You can use this code to run the tour:

library(tourr)
animate_xy(setA[,1:3], col=setA$class)
animate_xy(setB[,1:3], col=setB$class)

Set A has equal variance-covariance between groups, \(\Sigma\):

\[\Sigma = \begin{bmatrix} 3.0&0.2&-1.2&0.9\\ 0.2&2.5&-1.4&0.3\\ -1.2&-1.4&2.0&1.0\\ 0.9&0.3&1.0&3.0\\ \end{bmatrix}\]

and set B has different variance-covariances between groups, \(\Sigma_1, \Sigma_2, \Sigma_3\):

\(\Sigma_1 = \Sigma\)

\[\Sigma_2 = \begin{bmatrix}3.0&-0.8&1.2&0.3\\ -0.8&2.5&1.4&0.3\\ 1.2&1.4&2.0&1.0\\ 0.3&0.3&1.0&3.0\\ \end{bmatrix}\]

\[\Sigma_3 = \begin{bmatrix}2.0&-1.0&1.2&0.3\\ -1.0&2.5&1.4&0.3\\ 1.2&1.4&4.0&-1.2\\ 0.3&0.3&-1.2&3.0\\ \end{bmatrix}\]

This code is used simulate the data:

set.seed(20200416)
library(mvtnorm)
vc1 <- matrix(c(3, 0.2, -1.2, 0.9, 0.2, 2.5, -1.4, 0.3, -1.2, -1.4, 2.0, 1.0, 0.9, 0.3, 1.0, 3.0), ncol=4, byrow=TRUE)
vc2 <- matrix(c(3, -0.8, 1.2, 0.3, -0.8, 2.5, 1.4, 0.3, 1.2, 1.4, 2.0, 1.0, 0.3, 0.3, 1.0, 3.0), ncol=4, byrow=TRUE)
vc3 <- matrix(c(2.0, -1.0, 1.2, 0.3, -1.0, 2.5, 1.4, 0.3, 1.2, 1.4, 4.0, -1.2, 0.3, 0.3, -1.2, 3.0), ncol=4, byrow=TRUE)
m1 <- c(0,0,3,0)
m2 <- c(0,3,-3,0)
m3 <- c(-3,0,3,3)
n1 <- 85
n2 <- 104
n3 <- 48
setA <- rbind(rmvnorm(n1, m1, vc1), rmvnorm(n2, m2, vc1), rmvnorm(n3, m3, vc1))
setA <- data.frame(setA)
setA$class <- c(rep("1", n1), rep("2", n2), rep("3", n3))
setB <- rbind(rmvnorm(n1, m1, vc1), rmvnorm(n2, m2, vc2), rmvnorm(n3, m3, vc3))
setB <- data.frame(setB)
setB$class <- c(rep("1", n1), rep("2", n2), rep("3", n3))

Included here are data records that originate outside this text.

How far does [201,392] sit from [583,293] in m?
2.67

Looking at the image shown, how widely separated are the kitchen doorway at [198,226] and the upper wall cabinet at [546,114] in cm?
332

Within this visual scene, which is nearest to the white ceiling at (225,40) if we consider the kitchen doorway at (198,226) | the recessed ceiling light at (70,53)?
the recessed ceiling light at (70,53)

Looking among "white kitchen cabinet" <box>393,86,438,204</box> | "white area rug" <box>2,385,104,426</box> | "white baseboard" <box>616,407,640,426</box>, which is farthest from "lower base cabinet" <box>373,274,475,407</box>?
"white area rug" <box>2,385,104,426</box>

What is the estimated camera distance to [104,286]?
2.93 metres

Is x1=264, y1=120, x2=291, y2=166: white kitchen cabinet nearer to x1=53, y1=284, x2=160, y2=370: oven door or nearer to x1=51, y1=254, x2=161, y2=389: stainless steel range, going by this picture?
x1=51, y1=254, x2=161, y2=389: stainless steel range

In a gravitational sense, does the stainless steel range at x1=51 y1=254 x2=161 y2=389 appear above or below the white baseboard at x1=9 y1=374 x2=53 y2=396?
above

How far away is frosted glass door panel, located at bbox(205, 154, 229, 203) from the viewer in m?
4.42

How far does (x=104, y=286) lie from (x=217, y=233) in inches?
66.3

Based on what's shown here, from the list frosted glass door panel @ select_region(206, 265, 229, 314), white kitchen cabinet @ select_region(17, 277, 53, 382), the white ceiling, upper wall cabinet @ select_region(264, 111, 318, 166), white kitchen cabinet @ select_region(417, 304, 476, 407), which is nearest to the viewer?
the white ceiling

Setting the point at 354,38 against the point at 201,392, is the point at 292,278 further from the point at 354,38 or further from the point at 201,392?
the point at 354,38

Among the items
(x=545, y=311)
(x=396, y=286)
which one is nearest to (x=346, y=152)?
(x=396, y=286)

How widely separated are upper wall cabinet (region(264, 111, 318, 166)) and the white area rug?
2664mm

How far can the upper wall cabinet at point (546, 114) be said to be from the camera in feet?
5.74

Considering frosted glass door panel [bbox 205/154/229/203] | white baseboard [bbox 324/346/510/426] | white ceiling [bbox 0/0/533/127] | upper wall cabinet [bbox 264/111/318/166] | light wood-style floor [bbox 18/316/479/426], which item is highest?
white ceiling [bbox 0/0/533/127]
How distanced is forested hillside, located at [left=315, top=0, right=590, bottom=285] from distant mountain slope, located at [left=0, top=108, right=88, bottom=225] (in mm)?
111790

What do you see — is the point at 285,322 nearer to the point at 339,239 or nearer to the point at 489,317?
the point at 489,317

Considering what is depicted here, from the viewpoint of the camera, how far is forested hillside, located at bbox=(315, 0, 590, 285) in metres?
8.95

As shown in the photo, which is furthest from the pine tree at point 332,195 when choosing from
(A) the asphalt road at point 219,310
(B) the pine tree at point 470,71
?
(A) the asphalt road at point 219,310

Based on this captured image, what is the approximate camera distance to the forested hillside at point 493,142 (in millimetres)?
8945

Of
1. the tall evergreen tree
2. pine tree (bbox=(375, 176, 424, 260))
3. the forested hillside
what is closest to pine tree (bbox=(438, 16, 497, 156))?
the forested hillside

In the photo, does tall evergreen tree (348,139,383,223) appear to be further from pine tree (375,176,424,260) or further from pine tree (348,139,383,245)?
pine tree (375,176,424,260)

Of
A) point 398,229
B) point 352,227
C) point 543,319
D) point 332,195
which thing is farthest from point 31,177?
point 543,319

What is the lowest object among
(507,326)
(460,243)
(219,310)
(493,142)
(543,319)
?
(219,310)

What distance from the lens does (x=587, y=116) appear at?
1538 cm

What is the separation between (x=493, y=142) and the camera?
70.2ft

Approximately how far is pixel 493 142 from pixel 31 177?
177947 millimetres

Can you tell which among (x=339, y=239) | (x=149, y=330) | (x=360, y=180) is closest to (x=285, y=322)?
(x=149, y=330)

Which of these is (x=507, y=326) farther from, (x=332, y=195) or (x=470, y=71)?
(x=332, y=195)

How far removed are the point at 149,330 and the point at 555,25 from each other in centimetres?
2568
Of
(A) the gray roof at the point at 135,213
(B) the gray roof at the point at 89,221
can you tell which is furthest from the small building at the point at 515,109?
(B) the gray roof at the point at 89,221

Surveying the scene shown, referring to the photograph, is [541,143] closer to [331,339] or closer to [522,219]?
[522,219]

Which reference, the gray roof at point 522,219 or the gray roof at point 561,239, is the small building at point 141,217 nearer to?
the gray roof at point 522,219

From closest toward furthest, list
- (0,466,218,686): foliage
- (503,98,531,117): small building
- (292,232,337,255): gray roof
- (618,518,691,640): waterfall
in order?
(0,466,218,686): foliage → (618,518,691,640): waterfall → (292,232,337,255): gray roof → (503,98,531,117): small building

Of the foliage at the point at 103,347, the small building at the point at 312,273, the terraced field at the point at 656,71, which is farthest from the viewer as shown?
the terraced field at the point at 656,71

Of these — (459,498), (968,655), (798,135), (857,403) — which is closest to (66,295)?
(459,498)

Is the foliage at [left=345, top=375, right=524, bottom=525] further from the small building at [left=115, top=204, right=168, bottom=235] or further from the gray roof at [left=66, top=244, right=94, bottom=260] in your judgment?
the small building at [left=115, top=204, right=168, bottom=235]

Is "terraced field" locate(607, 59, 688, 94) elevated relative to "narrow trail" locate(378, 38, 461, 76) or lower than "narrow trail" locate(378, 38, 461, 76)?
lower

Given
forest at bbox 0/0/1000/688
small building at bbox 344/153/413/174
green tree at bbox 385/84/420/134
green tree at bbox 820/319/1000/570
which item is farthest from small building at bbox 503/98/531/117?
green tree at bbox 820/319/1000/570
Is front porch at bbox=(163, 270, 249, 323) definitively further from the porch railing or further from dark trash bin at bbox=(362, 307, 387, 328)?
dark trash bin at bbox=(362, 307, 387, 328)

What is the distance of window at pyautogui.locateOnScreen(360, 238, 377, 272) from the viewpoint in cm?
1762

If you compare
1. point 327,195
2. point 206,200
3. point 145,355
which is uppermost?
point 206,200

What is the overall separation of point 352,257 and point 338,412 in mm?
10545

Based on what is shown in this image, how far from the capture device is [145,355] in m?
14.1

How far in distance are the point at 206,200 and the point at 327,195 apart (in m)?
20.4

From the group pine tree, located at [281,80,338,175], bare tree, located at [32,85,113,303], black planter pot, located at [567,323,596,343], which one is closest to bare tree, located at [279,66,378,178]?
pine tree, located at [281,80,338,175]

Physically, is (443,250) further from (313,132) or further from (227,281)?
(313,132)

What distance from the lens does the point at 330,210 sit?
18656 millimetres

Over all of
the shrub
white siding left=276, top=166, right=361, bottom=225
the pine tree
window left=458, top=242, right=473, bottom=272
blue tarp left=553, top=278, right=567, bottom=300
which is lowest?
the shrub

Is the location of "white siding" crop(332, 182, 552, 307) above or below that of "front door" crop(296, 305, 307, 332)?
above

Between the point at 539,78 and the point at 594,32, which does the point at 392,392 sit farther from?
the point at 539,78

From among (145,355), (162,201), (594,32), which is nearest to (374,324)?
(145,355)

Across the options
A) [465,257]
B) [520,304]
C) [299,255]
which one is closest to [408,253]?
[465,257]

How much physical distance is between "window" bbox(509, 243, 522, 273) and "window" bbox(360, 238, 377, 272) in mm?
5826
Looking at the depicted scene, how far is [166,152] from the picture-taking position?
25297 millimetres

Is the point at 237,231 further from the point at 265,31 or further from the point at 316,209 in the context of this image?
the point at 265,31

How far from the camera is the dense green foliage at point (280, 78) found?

2. Exploring for class separations, heterogeneous variance-covariance and outliers

Remember the chocolates data? The chocolates data was compiled by students in a previous class of Prof Cook, by collecting nutrition information on the chocolates as listed on their internet sites. All numbers were normalised to be equivalent to a 100g serving. Units of measurement are listed in the variable name. You are interested in answering “How do milk and dark chocolates differ on nutritional values?”

  1. Examine all of the nutritional variables, relative to the chocolate type, using a grand tour (tourr::animate_xy()) and a guided tour (look up the help for tourr::guided_tour to see example of how to use the lda_pp index). Explain what you see in terms of differences between groups.
  2. From the tour, should you assume that the variance-covariance matrices of the two types of chocolates is the same? Regardless of your answer, conduct a linear discriminant analysis, on the standardised chocolates data. Because the variables are standardised the magnitude of the coefficients of the linear discriminant can be used to determine the most important variables. What are the three most important variables? What are the four least important variables? Look at the data with a grand tour of only the three important variables, and discuss the differences between the groups.
  3. Filter the data to only focus on the milk chocolates. Explain what you see in terms of association between variables, and outliers. (Note that sometimes the guided tour using the cmass index can be useful for detecting multivariate outliers, but it doesn’t help here. The grand tour alone is the best for spotting them.)

3. Assessing variable importance with the manual tour

This example uses the olive oils data.

  1. Read in the data. Keep region and the fatty acid content variables. Standardize the variables to have mean and variance 1.
  2. Fit a linear discriminant analysis model, to a training set of data. This will produce a 2D discriminant space because there are three variables. Based on the coefficients which variable(s) are important for the first direction, and which are important for the second direction?
  3. Using a manual tour, with the play_manual_tour function from the spinifex package, , starting from the projection given by the discriminant space explore the importance of (i) eicosenoic for separating region 1, (ii) oleic and linoleic for separating regions 2 and 3, (iii) and that stearic is not important for any of the separations.